Attenzione alle frodi perpetrate con il furto d'identità: l'estate sembra la stagione in cui si registrano più casi e il territorio in Sicilia in cui si registra l'aumento più alto di questo tipo di reato è Ragusa. In generale, sull'Isola, in tutto il 2015, sono stati rilevati 2.000 casi, con un importo medio pari a 5.798 euro. Il maggior numero di frodi è stato registrato a Palermo, con 587 casi; segue Catania.
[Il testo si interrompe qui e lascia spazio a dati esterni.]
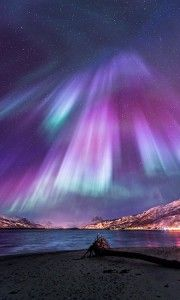 35 Fascinating Photos of Nature The amazing Northern Lights, officially known in the Northern hemisphere as Aurora Borelias, are natural phenomena that features amazing colored light Beautiful Sky, Beautiful World, Beautiful Places, Beautiful Gardens, Beautiful Norway, All Nature, Science And Nature, Photos Of Nature, Norway Nature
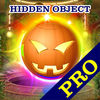 Attic Treasure Pro Hidden Object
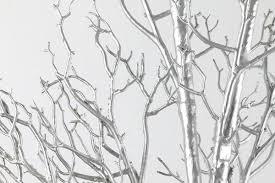 manzanita branches centerpieces 12 20 silver manzanita branches free shipping 100 fresh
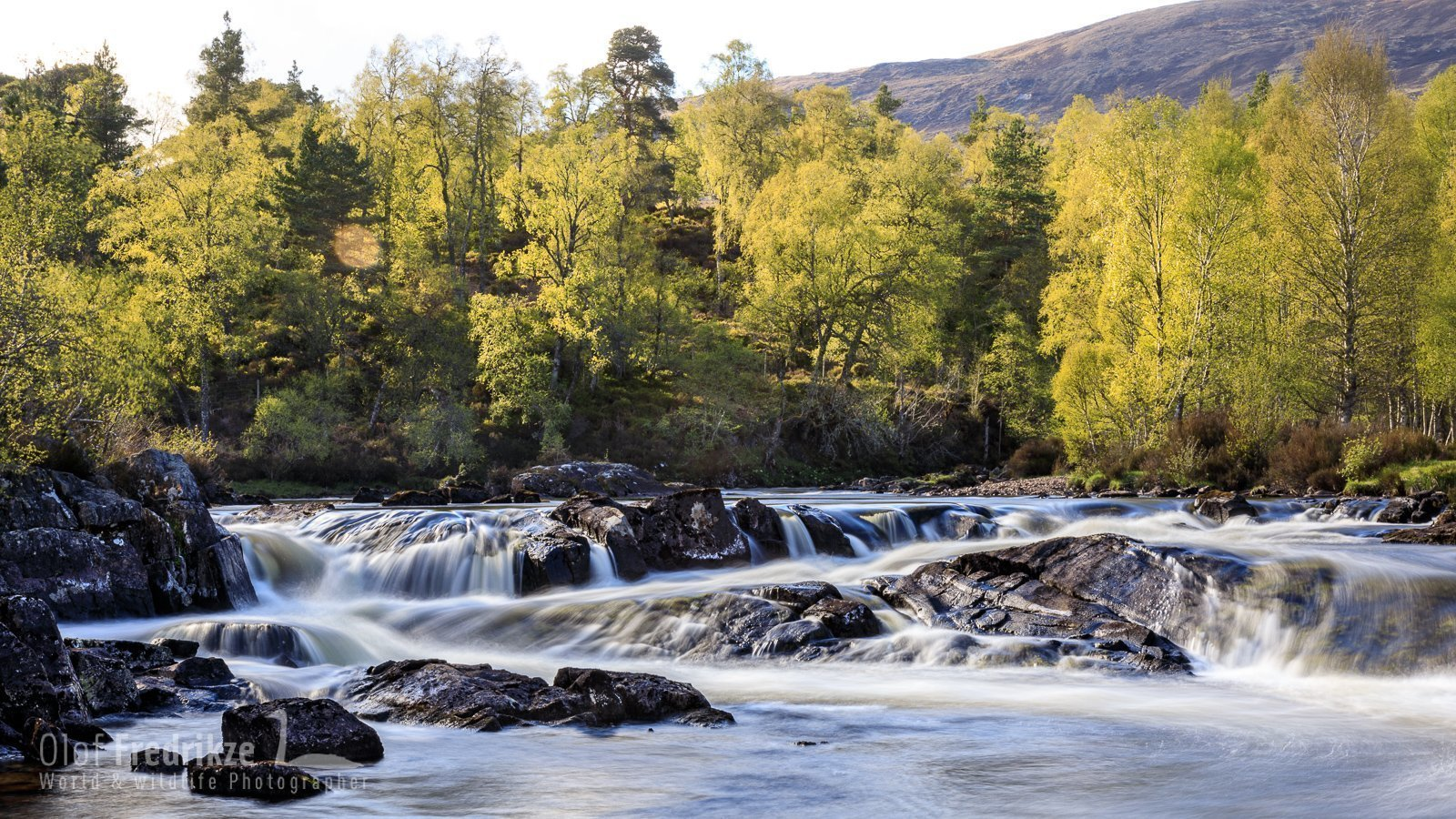Glen Affric, Schotland 1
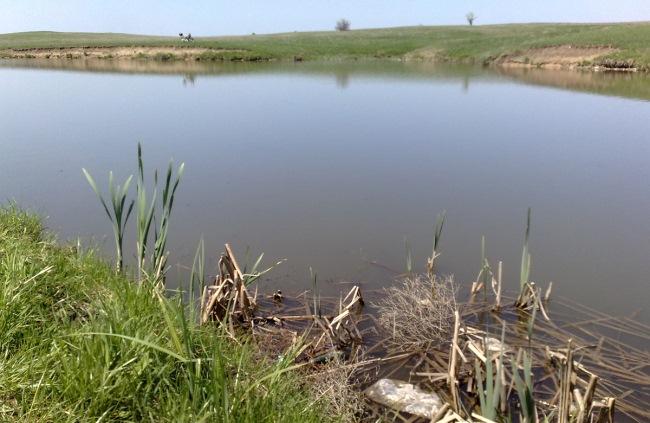 рыбалка в апреле в луганской области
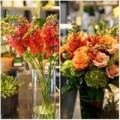 Nhà đẹp - Hoa đẹp 20-10: Cắm hoa Mõm chó đẹp khó chê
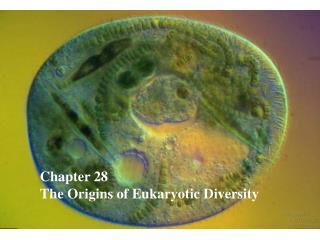 Chapter 28 The Origins of Eukaryotic Diversity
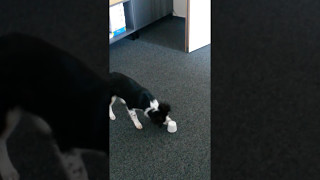 """Der """"Tassenhund"""" - die erste"""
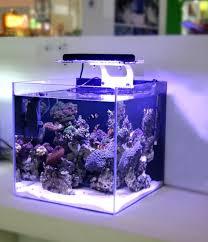 led lights for coral tanks led light coral grow marine reef tank white blue aquarium fish tank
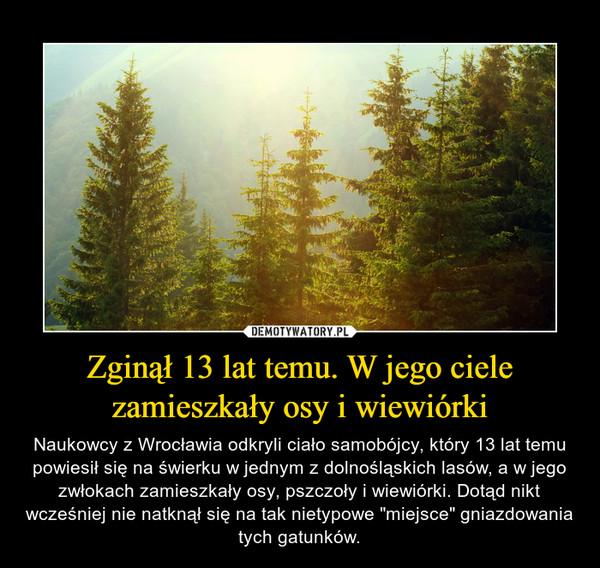 """Zginął 13 lat temu. W jego ciele zamieszkały osy i wiewiórki – Naukowcy z Wrocławia odkryli ciało samobójcy, który 13 lat temu powiesił się na świerku w jednym z dolnośląskich lasów, a w jego zwłokach zamieszkały osy, pszczoły i wiewiórki. Dotąd nikt wcześniej nie natknął się na tak nietypowe """"miejsce"""" gniazdowania tych gatunków."""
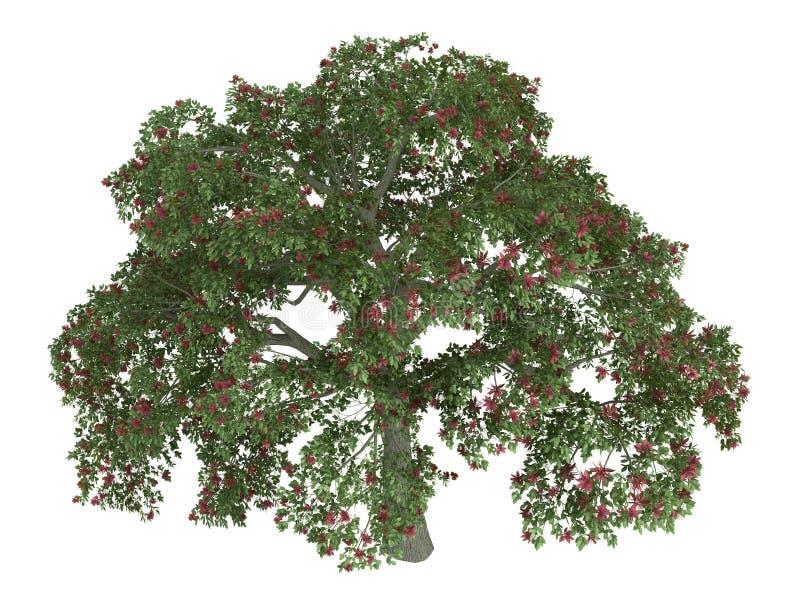 δέντρο erythrina κοραλλιών διανυσματική απεικόνιση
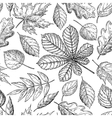 Seamless pattern with autumn leaves Hand vector image vector image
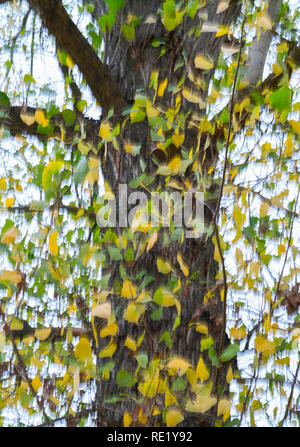Populus in autumn, Dehesa de Colmenarejo, La Pedriza de Manzanares, Sierra de Guadarrama National Park, Manzanares el Real, Madrid, Spain, Europe - Stock Photo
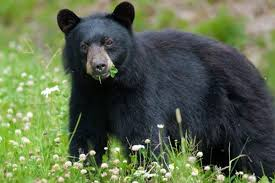 New Jersey wildlife images Fish wildlife extends new jersey bear hunting season by four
Le frodi vengono portate a termine con l'utilizzo di dati personali e finanziari, acquisiti dalle vittime in modo subdolo, per poi utilizzarli per acquisire beni e ottenere credito, senza poi rimborsare il finanziamento o pagare il bene.

Molti dei dati sono accessibili sul web e i criminali li trovano facilmente, grazie ad attacchi informatici e furti di dati dai social network . Come abbiamo già accennato, in estate crescono i casi e si intensificano le truffe legate alle vacanze, con molte persone che rispondono ad annunci apparentemente vantaggiose e forniscono copia dei propri documenti, senza pensare che i dati possono finire nelle mani sbagliate. Esiste anche il fenomeno del furto di identità che riguarda cambiali e assegni emessi a nome altrui, con firme falsificate di assegni smarriti o rubati al titolare, oppure aprendo un conto corrente a suo nome per emettere assegni.